** Data supplied **
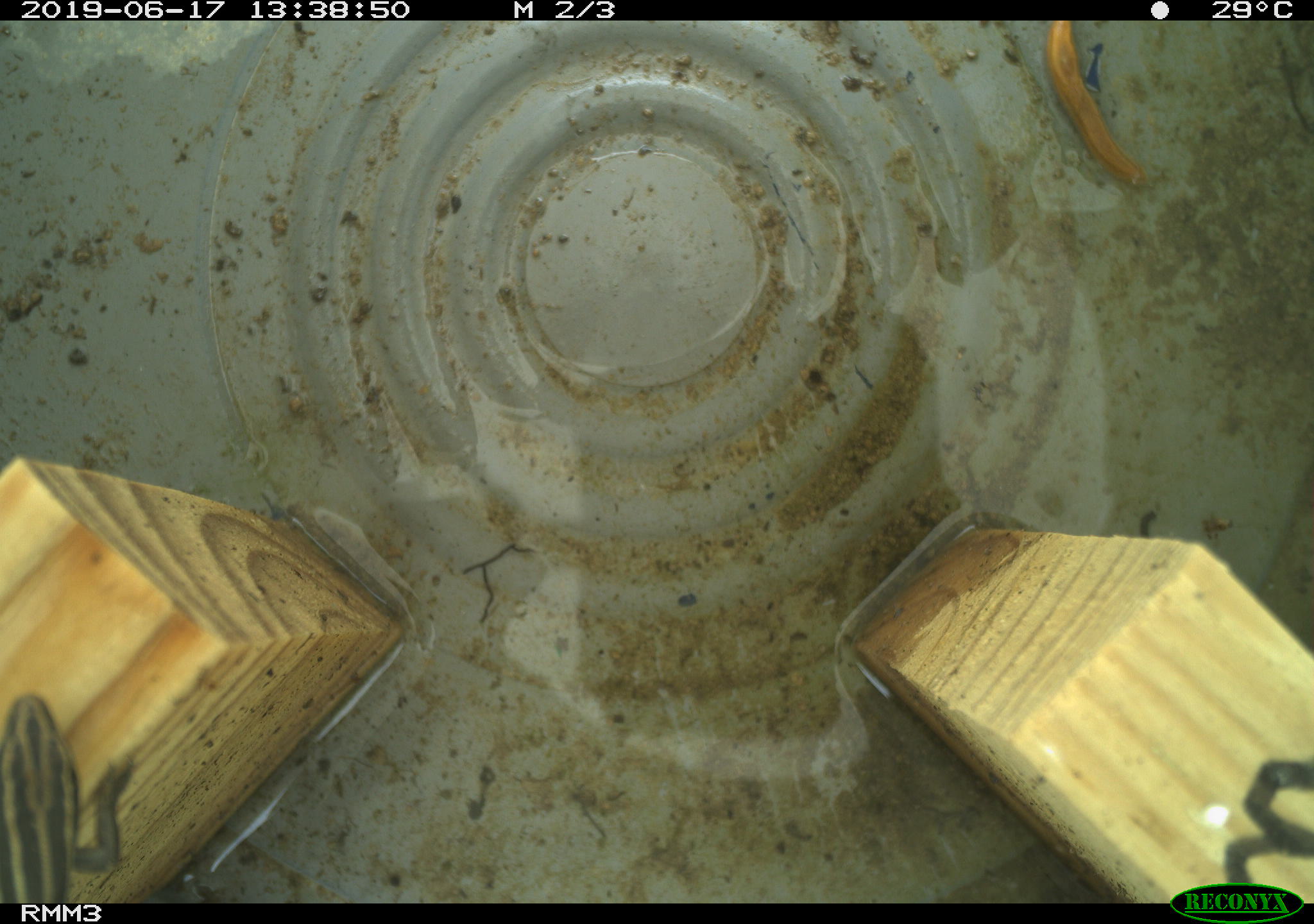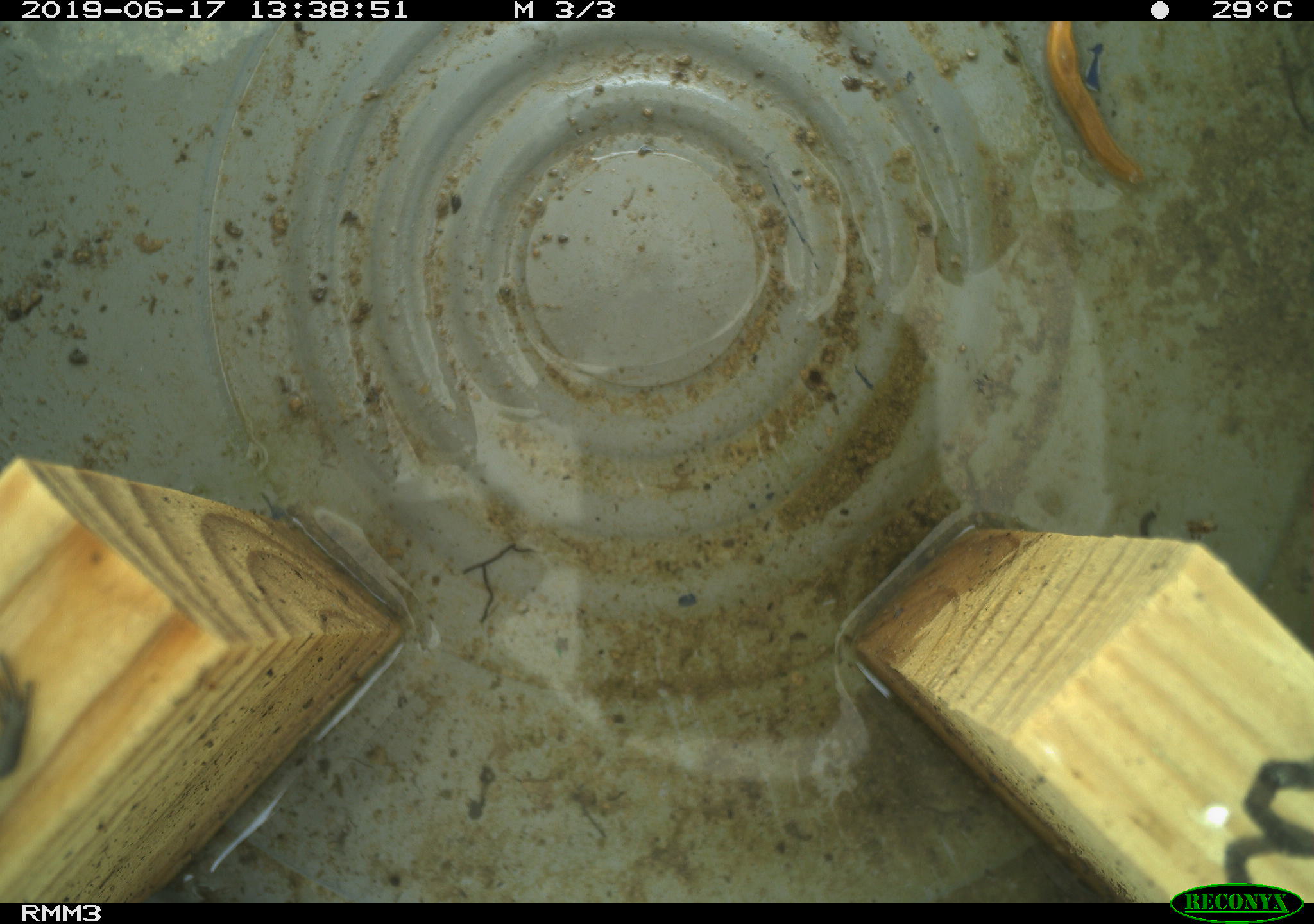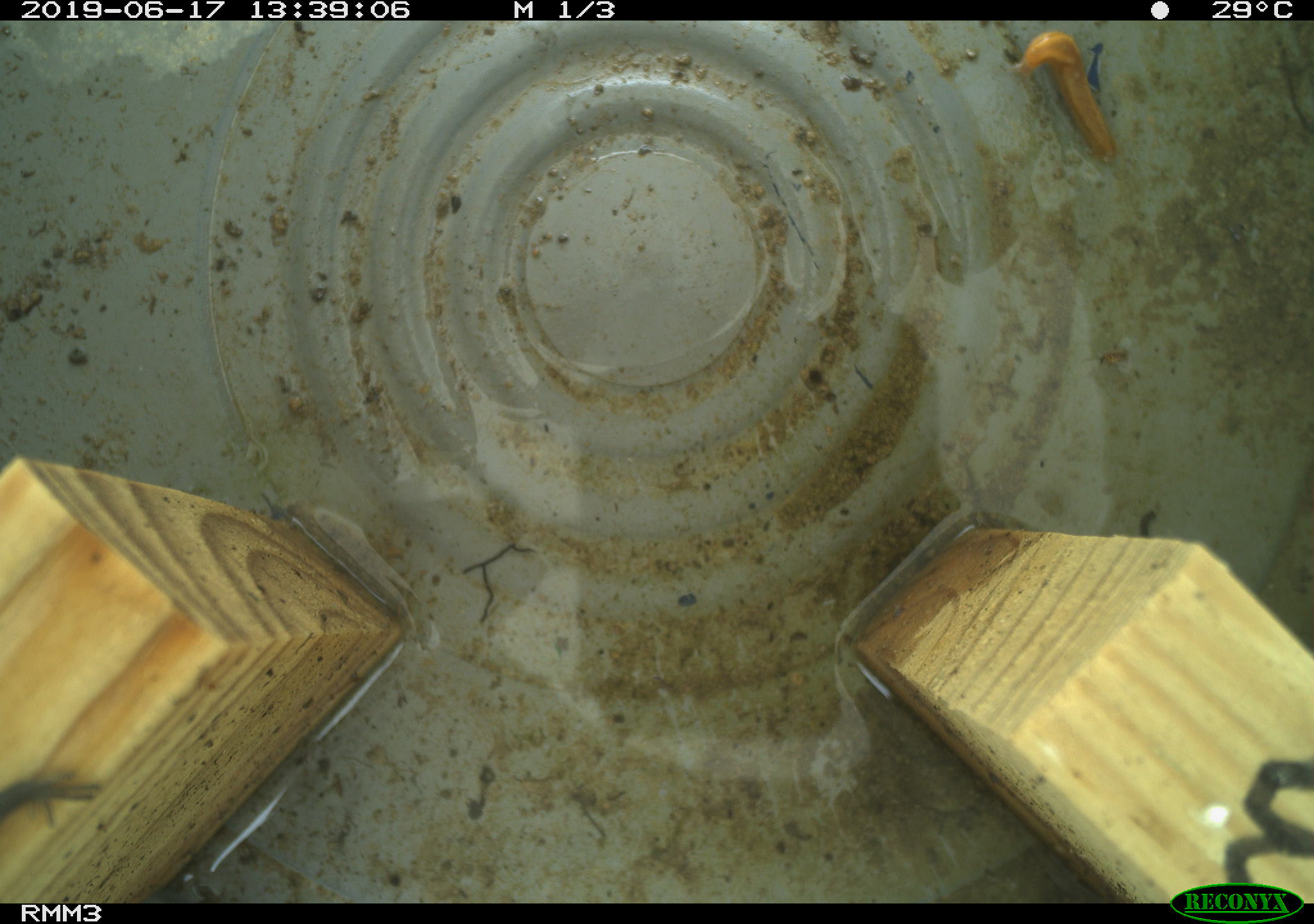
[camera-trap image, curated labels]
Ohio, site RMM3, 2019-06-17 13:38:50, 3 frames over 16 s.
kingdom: Animalia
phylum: Chordata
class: Reptilia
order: Squamata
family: Scincidae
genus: Plestiodon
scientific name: Plestiodon fasciatus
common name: common five-lined skink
Common five-lined skink (Plestiodon fasciatus).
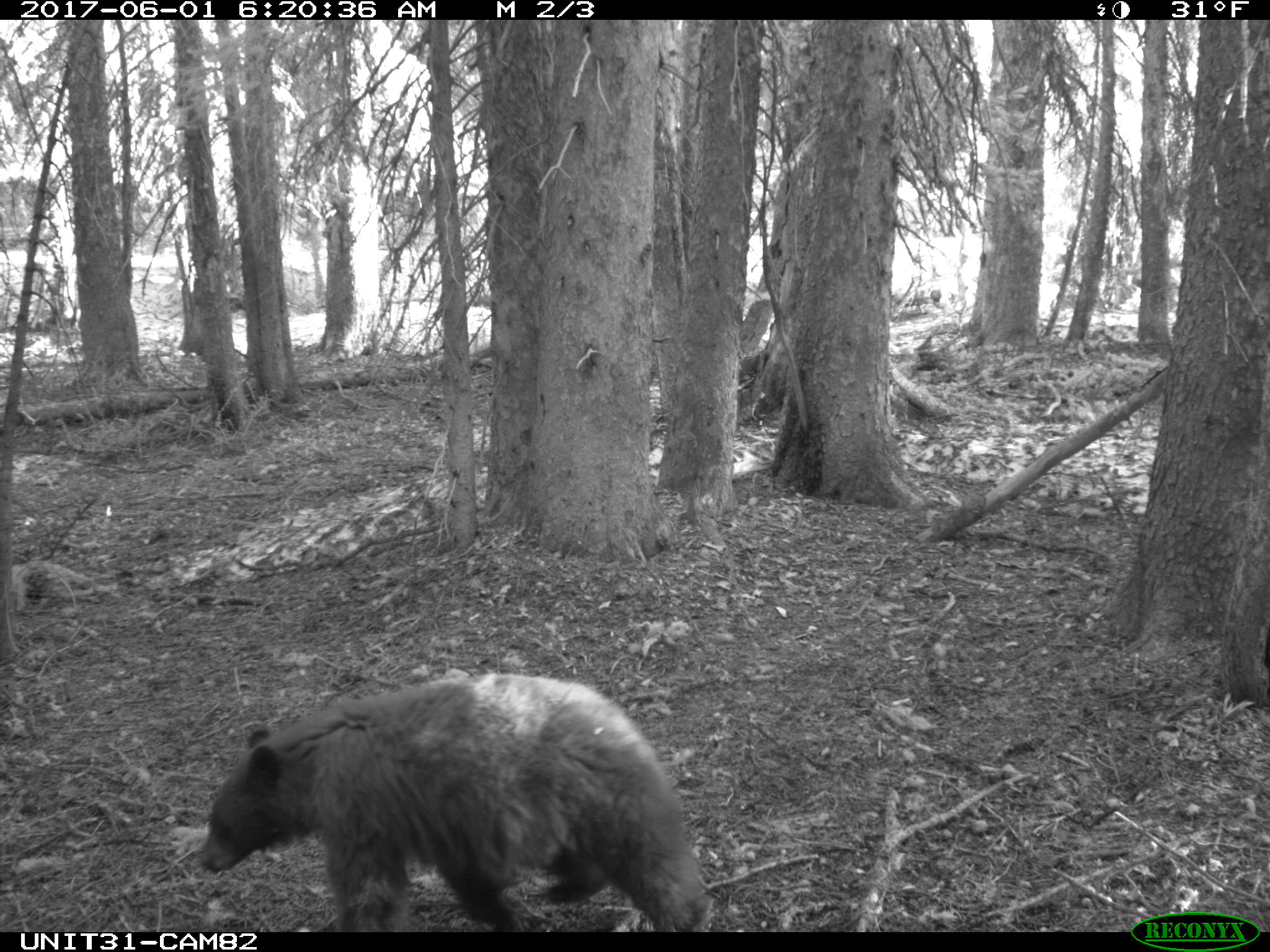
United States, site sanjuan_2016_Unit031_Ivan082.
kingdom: Animalia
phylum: Chordata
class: Mammalia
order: Carnivora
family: Ursidae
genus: Ursus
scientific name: Ursus americanus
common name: american black bear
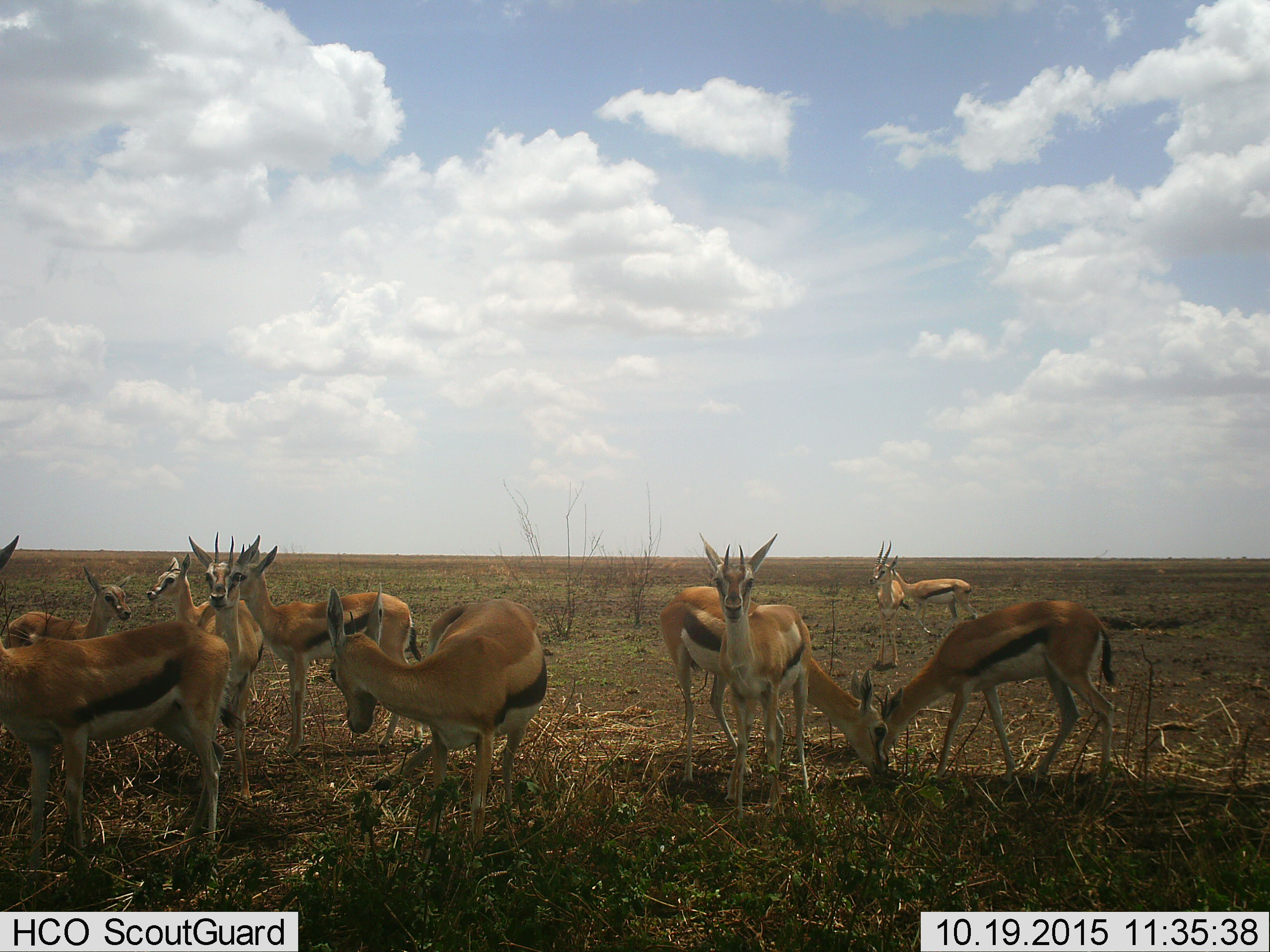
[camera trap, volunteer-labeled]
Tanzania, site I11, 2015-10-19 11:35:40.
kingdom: Animalia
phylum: Chordata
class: Mammalia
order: Artiodactyla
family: Bovidae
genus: Eudorcas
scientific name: Eudorcas thomsonii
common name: thomson's gazelle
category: gazellethomsons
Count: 11-50.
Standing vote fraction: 89%.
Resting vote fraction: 0%.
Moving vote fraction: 22%.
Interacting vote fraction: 11%.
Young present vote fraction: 44%.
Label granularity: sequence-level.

** What is expected **
Every line in the listing that holds "trap" belongs in the answer.

** Expected answer **
[camera-trap image, curated labels]
[camera trap, volunteer-labeled]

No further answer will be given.